The New Notes are being offered in a private placement and there will be no public offering of the New Notes. The New Notes will be offered and sold only to non-U.S. persons outside the United States in accordance with Regulation S under the U.S. Securities Act of 1933, as amended.

Forward-Looking Statements

Some statements in this announcement are forward-looking. They represent expectations for the Group’s business and involve risks and uncertainties. These forward-looking statements are based on current expectations and projections about future events. The Group believes that current expectations and assumptions with respect to these forward-looking statements are reasonable. However, because they involve known and unknown risks, uncertainties and other factors, which are in some cases beyond the Group’s control, actual results or performance may differ materially from those expressed or implied by such forward-looking statements.

Important Notice

THIS ANNOUNCEMENT IS FOR INFORMATIONAL PURPOSES ONLY, AND DOES NOT CONSTITUTE OR FORM PART OF ANY OFFER OR INVITATION TO SELL OR ISSUE, OR ANY SOLICITATION OF AN OFFER TO PURCHASE OR SUBSCRIBE FOR, ANY SECURITIES OF SMURFIT KAPPA TREASURY UNLIMITED COMPANY IN THE UNITED STATES OR ANY OTHER JURISDICTION; SECURITIES MAY NOT BE OFFERED OR SOLD IN THE UNITED STATES ABSENT REGISTRATION OR AN EXEMPTION FROM REGISTRATION. NOT FOR DISTRIBUTION OR RELEASE IN OR INTO ANY JURISDICTION IN WHICH OFFERS OR SALES WOULD BE PROHIBITED BY APPLICABLE LAW.
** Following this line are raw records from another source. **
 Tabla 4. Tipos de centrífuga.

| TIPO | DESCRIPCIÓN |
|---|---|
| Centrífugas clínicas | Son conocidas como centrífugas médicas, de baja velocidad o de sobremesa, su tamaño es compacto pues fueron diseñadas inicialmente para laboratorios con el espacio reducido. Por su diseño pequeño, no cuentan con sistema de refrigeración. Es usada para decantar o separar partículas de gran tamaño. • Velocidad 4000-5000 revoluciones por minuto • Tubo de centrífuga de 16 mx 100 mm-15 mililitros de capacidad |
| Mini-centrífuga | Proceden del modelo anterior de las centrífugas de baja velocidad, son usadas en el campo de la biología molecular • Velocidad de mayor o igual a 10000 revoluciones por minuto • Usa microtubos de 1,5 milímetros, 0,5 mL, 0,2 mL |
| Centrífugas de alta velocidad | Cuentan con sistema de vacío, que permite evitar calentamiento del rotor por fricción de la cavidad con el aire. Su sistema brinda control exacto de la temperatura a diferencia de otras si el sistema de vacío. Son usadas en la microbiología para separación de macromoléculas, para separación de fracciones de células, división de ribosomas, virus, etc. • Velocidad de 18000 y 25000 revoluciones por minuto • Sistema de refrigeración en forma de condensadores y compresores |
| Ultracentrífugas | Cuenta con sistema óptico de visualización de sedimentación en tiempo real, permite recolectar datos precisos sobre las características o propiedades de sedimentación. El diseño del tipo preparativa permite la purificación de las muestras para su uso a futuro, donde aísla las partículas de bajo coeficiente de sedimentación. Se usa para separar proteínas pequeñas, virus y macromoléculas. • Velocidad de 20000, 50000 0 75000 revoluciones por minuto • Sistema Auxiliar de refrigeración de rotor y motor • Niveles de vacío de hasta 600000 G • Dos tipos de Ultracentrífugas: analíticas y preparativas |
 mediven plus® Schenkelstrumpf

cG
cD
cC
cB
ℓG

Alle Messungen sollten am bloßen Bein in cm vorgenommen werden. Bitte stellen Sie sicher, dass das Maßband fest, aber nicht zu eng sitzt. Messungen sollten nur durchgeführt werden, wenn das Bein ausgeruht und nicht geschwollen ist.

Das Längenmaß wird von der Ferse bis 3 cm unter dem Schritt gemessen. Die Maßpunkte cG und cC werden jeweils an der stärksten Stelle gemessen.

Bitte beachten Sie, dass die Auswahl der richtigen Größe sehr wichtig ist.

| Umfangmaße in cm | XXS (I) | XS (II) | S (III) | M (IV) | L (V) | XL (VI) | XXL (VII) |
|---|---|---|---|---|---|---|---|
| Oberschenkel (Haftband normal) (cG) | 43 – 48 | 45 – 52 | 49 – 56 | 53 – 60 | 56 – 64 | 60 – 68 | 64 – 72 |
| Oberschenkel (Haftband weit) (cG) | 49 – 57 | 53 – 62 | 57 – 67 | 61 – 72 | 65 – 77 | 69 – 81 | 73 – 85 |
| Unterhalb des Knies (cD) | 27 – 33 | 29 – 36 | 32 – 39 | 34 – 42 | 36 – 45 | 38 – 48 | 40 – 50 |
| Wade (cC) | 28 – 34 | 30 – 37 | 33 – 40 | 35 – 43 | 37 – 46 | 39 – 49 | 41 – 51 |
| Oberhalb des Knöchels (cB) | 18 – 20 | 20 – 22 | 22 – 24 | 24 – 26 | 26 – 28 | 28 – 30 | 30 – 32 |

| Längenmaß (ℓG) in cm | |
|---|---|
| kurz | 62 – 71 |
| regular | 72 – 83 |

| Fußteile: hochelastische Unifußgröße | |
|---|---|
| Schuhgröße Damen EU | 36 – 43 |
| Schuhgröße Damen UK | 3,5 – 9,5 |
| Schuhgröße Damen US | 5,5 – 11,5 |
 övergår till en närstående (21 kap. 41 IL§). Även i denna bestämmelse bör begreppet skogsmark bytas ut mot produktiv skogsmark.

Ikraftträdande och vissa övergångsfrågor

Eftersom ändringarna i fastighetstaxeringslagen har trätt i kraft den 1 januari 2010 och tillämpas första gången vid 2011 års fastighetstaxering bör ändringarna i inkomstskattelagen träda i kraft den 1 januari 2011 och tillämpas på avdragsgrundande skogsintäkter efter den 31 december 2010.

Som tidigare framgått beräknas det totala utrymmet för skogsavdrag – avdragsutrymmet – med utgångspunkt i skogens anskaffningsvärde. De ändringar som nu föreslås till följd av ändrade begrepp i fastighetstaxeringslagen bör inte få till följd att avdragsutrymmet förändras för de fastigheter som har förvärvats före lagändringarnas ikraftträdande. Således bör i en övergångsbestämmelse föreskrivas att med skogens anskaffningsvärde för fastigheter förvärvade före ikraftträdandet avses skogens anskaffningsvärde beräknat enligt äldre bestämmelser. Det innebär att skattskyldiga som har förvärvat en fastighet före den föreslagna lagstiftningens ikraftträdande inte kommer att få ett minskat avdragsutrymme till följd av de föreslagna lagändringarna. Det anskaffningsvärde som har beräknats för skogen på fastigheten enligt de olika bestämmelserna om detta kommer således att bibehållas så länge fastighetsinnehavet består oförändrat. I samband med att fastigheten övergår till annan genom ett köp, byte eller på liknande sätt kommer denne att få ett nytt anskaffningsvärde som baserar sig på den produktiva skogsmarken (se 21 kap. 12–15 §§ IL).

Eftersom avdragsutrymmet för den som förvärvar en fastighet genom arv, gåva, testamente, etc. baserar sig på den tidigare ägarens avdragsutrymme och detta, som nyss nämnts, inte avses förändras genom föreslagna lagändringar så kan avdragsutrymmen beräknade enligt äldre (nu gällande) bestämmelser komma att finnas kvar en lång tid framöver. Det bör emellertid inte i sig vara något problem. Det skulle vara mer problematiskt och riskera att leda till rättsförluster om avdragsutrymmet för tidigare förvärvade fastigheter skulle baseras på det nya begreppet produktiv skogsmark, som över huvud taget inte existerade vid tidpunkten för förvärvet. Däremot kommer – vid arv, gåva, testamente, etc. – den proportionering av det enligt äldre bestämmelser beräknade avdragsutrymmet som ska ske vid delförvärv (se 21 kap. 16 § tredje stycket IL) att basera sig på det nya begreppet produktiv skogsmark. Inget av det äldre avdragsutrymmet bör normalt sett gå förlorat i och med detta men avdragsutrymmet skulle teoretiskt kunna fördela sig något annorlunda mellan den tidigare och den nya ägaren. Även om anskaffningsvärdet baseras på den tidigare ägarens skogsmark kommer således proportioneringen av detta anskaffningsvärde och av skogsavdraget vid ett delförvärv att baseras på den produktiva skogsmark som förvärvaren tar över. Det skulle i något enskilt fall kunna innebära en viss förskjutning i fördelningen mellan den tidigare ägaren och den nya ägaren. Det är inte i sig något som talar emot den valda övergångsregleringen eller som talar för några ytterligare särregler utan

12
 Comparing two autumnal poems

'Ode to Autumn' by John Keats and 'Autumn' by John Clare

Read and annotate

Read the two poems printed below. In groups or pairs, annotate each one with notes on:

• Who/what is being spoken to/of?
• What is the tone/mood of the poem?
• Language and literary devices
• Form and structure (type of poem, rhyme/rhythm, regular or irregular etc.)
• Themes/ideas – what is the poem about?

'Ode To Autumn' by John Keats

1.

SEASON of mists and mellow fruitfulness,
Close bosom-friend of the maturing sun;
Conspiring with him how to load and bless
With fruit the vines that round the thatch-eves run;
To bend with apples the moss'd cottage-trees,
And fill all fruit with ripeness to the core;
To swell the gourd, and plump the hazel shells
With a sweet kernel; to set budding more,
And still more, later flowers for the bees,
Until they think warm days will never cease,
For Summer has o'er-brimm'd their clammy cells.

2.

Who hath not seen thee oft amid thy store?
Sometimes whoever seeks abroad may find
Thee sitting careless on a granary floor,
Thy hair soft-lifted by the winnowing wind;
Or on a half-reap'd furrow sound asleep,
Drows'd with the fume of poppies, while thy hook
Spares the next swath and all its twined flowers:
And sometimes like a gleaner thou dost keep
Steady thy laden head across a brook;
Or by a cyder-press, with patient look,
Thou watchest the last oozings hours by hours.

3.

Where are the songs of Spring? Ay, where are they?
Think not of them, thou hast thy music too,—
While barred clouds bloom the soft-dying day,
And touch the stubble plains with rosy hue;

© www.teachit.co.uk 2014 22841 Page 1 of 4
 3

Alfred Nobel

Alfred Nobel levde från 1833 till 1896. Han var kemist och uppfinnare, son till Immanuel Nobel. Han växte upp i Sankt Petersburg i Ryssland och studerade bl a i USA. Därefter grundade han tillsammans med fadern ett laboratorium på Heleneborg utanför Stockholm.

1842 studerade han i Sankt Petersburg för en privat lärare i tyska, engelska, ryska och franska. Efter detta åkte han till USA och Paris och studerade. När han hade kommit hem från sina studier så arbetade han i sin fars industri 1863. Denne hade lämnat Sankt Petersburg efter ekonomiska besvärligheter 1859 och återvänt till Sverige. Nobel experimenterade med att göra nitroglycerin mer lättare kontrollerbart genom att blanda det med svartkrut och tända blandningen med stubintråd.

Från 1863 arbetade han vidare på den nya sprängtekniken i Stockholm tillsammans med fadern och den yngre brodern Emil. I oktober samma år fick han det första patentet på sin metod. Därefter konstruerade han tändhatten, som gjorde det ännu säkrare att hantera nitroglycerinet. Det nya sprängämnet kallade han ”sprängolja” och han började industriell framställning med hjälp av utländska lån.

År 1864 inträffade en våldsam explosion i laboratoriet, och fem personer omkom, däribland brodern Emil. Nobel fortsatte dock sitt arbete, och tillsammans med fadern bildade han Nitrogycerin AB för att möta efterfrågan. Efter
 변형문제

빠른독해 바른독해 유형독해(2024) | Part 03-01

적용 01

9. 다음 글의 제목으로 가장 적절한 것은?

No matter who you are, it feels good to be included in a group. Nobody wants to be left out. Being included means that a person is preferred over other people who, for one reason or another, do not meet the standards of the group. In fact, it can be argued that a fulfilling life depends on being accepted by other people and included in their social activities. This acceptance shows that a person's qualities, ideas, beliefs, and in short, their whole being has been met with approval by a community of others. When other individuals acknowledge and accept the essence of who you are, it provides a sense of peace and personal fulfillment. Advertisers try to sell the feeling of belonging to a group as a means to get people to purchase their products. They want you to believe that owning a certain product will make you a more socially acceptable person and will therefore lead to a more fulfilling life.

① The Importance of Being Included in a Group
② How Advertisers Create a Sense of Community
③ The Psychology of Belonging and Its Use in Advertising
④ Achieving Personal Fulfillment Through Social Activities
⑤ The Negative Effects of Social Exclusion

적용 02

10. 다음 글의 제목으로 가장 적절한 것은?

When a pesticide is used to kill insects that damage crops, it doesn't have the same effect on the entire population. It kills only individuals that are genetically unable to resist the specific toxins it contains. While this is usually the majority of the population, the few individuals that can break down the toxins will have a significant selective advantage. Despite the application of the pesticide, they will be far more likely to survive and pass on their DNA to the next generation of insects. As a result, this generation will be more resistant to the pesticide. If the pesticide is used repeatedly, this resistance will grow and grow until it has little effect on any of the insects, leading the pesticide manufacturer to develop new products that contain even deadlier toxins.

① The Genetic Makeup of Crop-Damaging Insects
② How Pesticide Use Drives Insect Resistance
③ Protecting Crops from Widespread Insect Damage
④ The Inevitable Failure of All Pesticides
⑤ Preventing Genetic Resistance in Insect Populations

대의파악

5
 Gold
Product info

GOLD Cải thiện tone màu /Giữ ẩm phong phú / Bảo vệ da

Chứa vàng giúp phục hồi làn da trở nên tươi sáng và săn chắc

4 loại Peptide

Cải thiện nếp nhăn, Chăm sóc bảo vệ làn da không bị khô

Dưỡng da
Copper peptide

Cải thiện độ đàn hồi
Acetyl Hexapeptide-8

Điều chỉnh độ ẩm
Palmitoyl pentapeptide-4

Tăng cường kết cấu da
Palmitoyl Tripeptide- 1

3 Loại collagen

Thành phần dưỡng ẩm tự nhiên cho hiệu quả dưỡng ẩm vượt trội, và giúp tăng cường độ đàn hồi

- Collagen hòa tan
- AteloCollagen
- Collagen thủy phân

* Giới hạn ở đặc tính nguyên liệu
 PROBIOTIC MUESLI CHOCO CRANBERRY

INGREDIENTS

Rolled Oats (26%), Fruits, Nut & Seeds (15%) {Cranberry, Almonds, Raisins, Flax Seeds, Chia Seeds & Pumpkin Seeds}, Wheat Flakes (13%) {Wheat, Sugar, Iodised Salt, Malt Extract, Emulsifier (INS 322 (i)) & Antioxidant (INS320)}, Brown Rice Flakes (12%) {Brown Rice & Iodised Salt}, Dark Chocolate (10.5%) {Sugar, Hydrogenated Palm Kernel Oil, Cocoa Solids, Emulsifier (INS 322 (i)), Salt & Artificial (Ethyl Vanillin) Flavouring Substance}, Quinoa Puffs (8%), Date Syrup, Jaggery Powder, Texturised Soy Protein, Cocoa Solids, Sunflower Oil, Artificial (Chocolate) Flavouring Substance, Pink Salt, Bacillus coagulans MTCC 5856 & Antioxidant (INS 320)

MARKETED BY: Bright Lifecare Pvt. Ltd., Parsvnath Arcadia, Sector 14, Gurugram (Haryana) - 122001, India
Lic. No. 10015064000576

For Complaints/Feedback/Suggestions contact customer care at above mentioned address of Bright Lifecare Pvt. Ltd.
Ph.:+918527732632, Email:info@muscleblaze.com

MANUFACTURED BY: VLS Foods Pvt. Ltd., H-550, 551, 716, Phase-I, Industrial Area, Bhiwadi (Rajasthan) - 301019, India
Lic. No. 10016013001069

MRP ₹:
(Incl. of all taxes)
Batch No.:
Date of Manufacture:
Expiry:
This announcement is directed only at persons who are: located outside the United States and are (a) persons in member states of the European Economic Area (the “EEA”), other than the United Kingdom, who are qualified investors (within the meaning of Article 2(1)(e) of the Prospectus Regulation (Regulation (EU) 2017/1129 (as may be amended or superseded)) and any relevant implementing measure in each member state of the EEA); (b) persons in the United Kingdom who are qualified investors and who are (i) investment professionals falling within Article 19(5) of the Financial Services and Markets Act 2000 (Financial Promotion) Order 2005 (the “Order”); or (ii) persons falling within Article 49(2) (a) to (d) (“high net worth companies, unincorporated associations, etc.”) of the Order; or (c) persons to whom it may otherwise be lawfully communicated (all such persons together being referred to as “relevant persons”). This announcement must not be acted on or relied on by persons who are not relevant persons. Any investment or investment activity to which this announcement relates is available only to relevant persons and will be engaged in only with relevant persons.

MiFID II professionals/ECPs-only/No PRIIPs KID. Manufacturer target market (MIFID II product governance) is eligible counterparties and professional clients only (all distribution channels). No PRIIPs key information document (KID) has been prepared as not available to retail in EEA.